Ten years ago, several of the smartest advisors extant said that we were going to get a once-in-a-lifetime chance to invest in equities at prices similar to those Warren Buffett paid in 1974. All we had to do was wait for the S&P 500 to fall another 20 percent from 666.

These advisors were almost right. What they didn’t realize was that the moment was right then in March 2009. Like most of the world, they thought, with some justification, that the worst was yet to come. This was after nearly two years of bad news that began in the spring of 2007 with trouble in the housing markets. It got worse with Bear Stearns’ bankruptcy in March 2008 and seemed to hit a bottom with the Lehman Bankruptcy and AIG bailout that September. By March, Goldman Sachs had said the S&P 500 might fall as low as 400.

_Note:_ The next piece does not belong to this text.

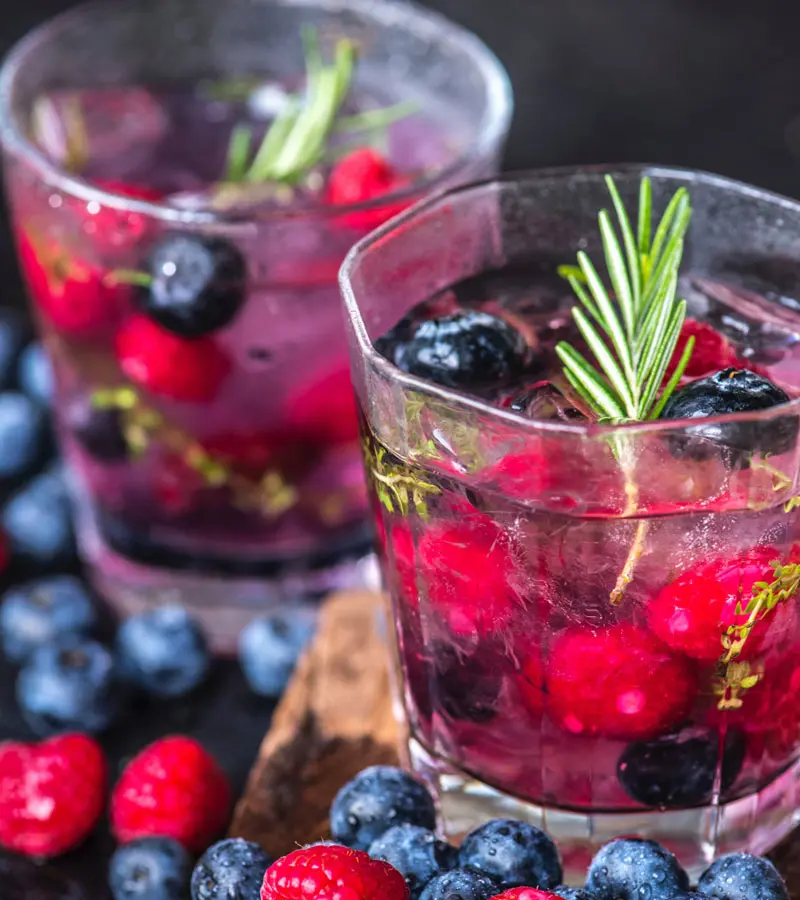 Seis cocteles para celebrar año nuevo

For Main Street, the recessions of 1973-1974 and 1981-1982 were nasty, but this downturn was of a different order of magnitude. The bailouts of the auto industry and AIG were enormous, but not historic firsts. That precedent was set with the airline bailout after the September 11 terrorist attacks. 

But what are the real lessons for advisors today? Most are trying to invest clients’ money so they can maintain their financial independence over a 30- to 40-year period, not beat some benchmark.

Brad McMillan, chief investment officer of Commonwealth Financial Network, believes today’s narrative about the March 2009 market bottom is missing the point entirely. In the last decade, the S&P 500 has quadrupled and McMillan worries that a smug air of self-congratulation is becoming pervasive among the investor class. Everyone is talking about the trip from bottom to peak when they should be talking about the trip from peak to peak.

McMillan isn't predicting another crisis or bear market. In fact, he expects the stock market—and its associated risks—to keep rising.

But like many, he thinks the 13.9 percent annualized gains for the S&P 500 for the decade ended December 31 are unlikely to be replicated in the next decade. Advisors looking for a better yardstick might want to take a longer, more pedestrian 20-year perspective. Over two decades, the S&P 500 returned 5.63 percent.

Timing the market may be a fool’s errand, but spotting once-in-a-generation bargain prices can at least turn the tables in clients’ favor. That sometimes means defying some of the smartest guys in the room. In early 2003, Bill Gross and Jeremy Grantham agreed that equities were cheap but each had their own, very convincing reasons why they were a long way from the bottom. Grantham maintained bear markets always overshoot—but they had already declined more than 50 percent from their peaks. Just because very smart people have powerful arguments doesn’t make them right.

Many experts believe equities today are reasonably priced. They may indeed be right, but corporate profit margins are at record levels and various valuation metrics, including the Shiller price-to-earnings multiples and other yardsticks factoring in today's low interest rates, are not far from all-time highs. Two years into his first term, a president is boasting about the stock market like a 1950s’ New York Yankee fan or a 1960s’ Boston Celtics fan—and like no leader before him.

“The bull case is that they [profit margins, valuation, multiples] all keep going higher,” McMillan says. And of course, they can. “We’ve seen it before, but how long can it continue?”